- **Activity**
Starting with the line with "RoXo_Gaming Profile Banner" in the entries below and going on through the line with "13338 ORANGE BLOSSOM", output every line exactly and nothing more. No pictures.

- **Material provided**
--*--
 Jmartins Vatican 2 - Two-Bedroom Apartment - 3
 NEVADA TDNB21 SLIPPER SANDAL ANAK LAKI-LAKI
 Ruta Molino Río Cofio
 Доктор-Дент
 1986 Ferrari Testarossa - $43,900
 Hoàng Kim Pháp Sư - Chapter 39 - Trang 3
--*--
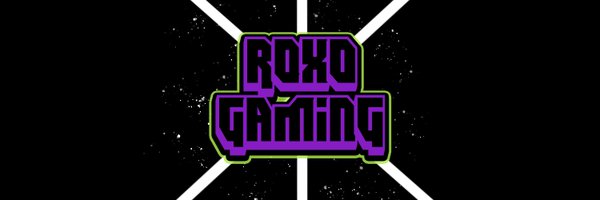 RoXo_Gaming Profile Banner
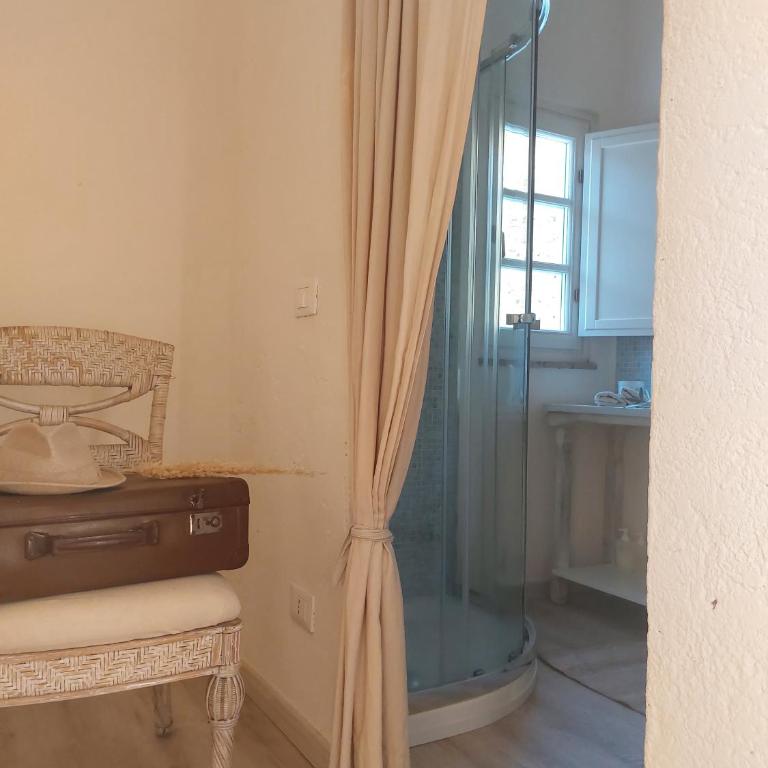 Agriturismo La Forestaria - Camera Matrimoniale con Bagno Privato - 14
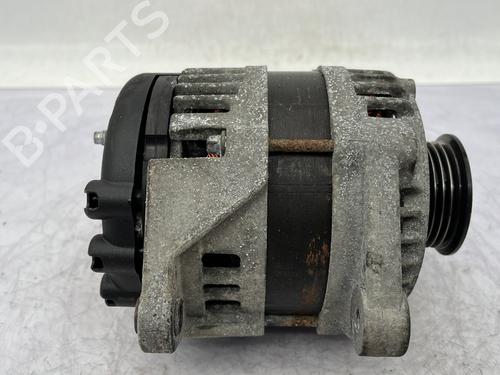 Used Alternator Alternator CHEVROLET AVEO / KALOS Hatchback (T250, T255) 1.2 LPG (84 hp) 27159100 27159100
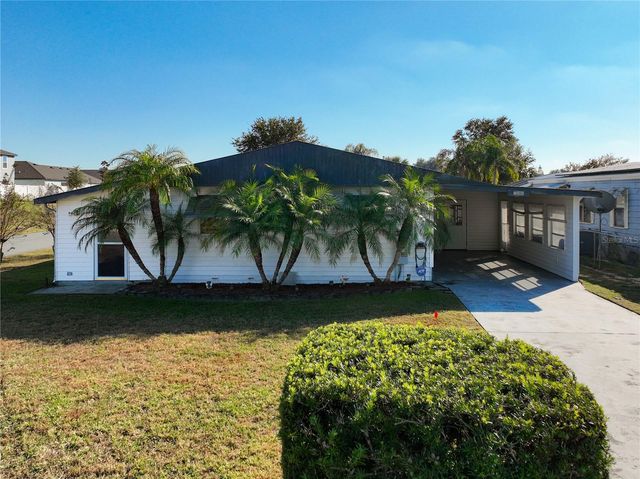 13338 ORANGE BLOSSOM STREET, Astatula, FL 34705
--*--
- **Task response**
 RoXo_Gaming Profile Banner
 Agriturismo La Forestaria - Camera Matrimoniale con Bagno Privato - 14
 Used Alternator Alternator CHEVROLET AVEO / KALOS Hatchback (T250, T255) 1.2 LPG (84 hp) 27159100 27159100
 13338 ORANGE BLOSSOM STREET, Astatula, FL 34705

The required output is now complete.